Después de un arduo ejercicio de libertad expresiva, limpieza y agilidad en la pieza Passion fruit, Néstor Torres, al confesar sus aspiraciones de locutor, hizo gala de un fino sentido del humor en frases coloquiales atinentes a su experiencia con el público y los músicos dominicanos. De igual manera, con paternal cuidado, invitó a la niña prodigio Niccole Meza para que, desde su atrevida inocencia, nos deleitara tocando la trompeta. Aunque nacida en Venezuela, en su ejecución de este instrumento de viento mostró dotes interpretativas aclimatadas a nuestro entorno, tanto en las notas formales de las melodías Night in Tunisia y Moliendo café, como en las improvisaciones que ejecutó con pasión y acierto. El virtuoso puertorriqueño tuvo la amabilidad de obsequiarle un manual con técnicas avanzadas, con el que espera que la simpática intérprete pueda desarrollarse profesionalmente. Asimismo, Alaima González, diestra y hermosa flautista de Santo Domingo, contribuyó con gracia y delicadeza, interpretando a sola, y ocasionalmente a dúo, las emblemáticas piezas Alfonsina y el mar y Caribbean romance.

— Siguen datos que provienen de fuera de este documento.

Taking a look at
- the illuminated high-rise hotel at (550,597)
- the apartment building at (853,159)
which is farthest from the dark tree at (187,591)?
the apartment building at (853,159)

Para el cierre, Néstor Torres, Rafelito Mirabal y todos sus invitados se unieron en la ejecución de los temas Memphis Underground y Tambora. Una pareja de bailarines folclóricos aportó un toque de frescura con coreografías propias de la mangulina y el merengue. Destacable fueron los jaleos rítmicos tocados por Mirabal en los teclados, haciéndonos escuchar, sobre la tambora y la güira, imposibles acordeones.

Celebro esta feliz iniciativa la de recuperar para la cultura este espacio entrañable. ¡Ojalá se repita!